--- Ausgewählter Text ---
%%
DER FALL KIRCH ZEIGT: POLITIKER MÜSSEN IHRE EINKÜNFTE OFFEN LEGEN
: Dienstreisen sind nicht das Problem

Rezzo Schlauch hätte es wissen müssen, und Helmut Kohl hat es bestimmt gewusst: Der eine, dass ihn die Verknüpfung von privaten mit dienstlichen Terminen während einer USA-Reise ins Gerede bringen würde – der andere, dass ihm hohe Honorare für eine anrüchige Beratertätigkeit langfristig nichts werden anhaben können. Wer Vorgänge wie den CDU-Finanzskandal als weiterhin geachteter Mann übersteht, der braucht das Urteil der Öffentlichkeit nicht mehr zu fürchten.

Der Altkanzler könnte inzwischen vermutlich silberne Löffel klauen, ohne einen Imageschaden zu erleiden. Der grüne Staatssekretär sollte hingegen selbst bei privaten Kurzreisen nach Wanne-Eickel größte Vorsicht walten lassen. Das Publikum reagiert da empfindlich. Also mit der klassischen Form der Ersatzbefriedigung von gut trainierten Probanden, denen beigebracht wurde, die großen Knochen liegen zu lassen und sich mit Küchenabfällen zu begnügen. Praktisch für diejenigen, die gerne die großen Knochen behalten wollen.

Mit nichts anderem lässt sich so zuverlässig öffentliche Erregung hervorrufen wie mit einer Erörterung der Verkehrsmittel, die Abgeordnete und Regierungsmitglieder nutzen: Musste es wirklich die Flugbereitschaft sein? Hätte es nicht vielleicht einen Linienbus gegeben? Und können Parlamentarier nicht auch einmal zu Fuß gehen? Warum benutzen sie selbst für kurze Wege die Fahrbereitschaft des Bundestages? Derlei Diskussionen sind lächerlich. Sie verbrauchen Energie, die für andere Themen dringend gebraucht würde.
%%
--- Aufgabenstellung 1 ---
Führe sämtliche Fragesätze aus dem ausgewählten Text in der Reihenfolge ihres Vorkommens auf.
--- Aufgabenstellung 2 ---
Tausche in den Datensätzen „bridge barrier wall“ gegen „bridge parapet“ aus, und zwar beginnend mit der Zeile mit „How much of“ bis einschließlich der Zeile mit „14145 millimetres“. Gib nur diese Zeilen wieder und lass alles andere unverändert.
Der ausgewählte Text und die Datensätze haben inhaltlich nichts miteinander zu tun.

--- Datensätze zur Übung ---
%%
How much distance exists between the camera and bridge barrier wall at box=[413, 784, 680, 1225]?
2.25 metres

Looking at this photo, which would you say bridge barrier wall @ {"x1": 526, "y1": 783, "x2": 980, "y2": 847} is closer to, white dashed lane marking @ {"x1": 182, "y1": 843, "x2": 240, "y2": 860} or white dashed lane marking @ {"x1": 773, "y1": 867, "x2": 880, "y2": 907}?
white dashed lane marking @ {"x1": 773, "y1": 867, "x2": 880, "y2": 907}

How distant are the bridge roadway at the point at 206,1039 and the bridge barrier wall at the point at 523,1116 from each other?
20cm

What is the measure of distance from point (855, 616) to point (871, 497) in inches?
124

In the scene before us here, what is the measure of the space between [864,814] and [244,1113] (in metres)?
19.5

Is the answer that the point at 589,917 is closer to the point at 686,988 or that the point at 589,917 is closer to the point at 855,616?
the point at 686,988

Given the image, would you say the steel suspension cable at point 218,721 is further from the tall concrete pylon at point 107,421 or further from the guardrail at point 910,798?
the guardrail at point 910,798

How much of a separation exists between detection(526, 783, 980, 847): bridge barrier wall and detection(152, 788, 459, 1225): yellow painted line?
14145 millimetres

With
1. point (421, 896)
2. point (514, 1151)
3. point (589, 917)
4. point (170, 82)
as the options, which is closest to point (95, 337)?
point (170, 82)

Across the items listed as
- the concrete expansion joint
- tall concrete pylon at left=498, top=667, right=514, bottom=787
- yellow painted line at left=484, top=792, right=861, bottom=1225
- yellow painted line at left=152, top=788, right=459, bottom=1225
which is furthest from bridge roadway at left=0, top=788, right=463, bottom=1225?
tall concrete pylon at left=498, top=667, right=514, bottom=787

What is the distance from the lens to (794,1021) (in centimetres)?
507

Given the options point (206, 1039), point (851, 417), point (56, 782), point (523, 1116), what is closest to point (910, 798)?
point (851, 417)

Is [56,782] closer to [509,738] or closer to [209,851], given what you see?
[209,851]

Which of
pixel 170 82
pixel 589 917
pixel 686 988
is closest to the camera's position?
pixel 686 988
%%
--- Ausgearbeitete Lösung 1 ---
1. Musste es wirklich die Flugbereitschaft sein?
2. Hätte es nicht vielleicht einen Linienbus gegeben?
3. Und können Parlamentarier nicht auch einmal zu Fuß gehen?
4. Warum benutzen sie selbst für kurze Wege die Fahrbereitschaft des Bundestages?

--- Ausgearbeitete Lösung 2 ---
How much of a separation exists between detection(526, 783, 980, 847): bridge parapet and detection(152, 788, 459, 1225): yellow painted line?
14145 millimetres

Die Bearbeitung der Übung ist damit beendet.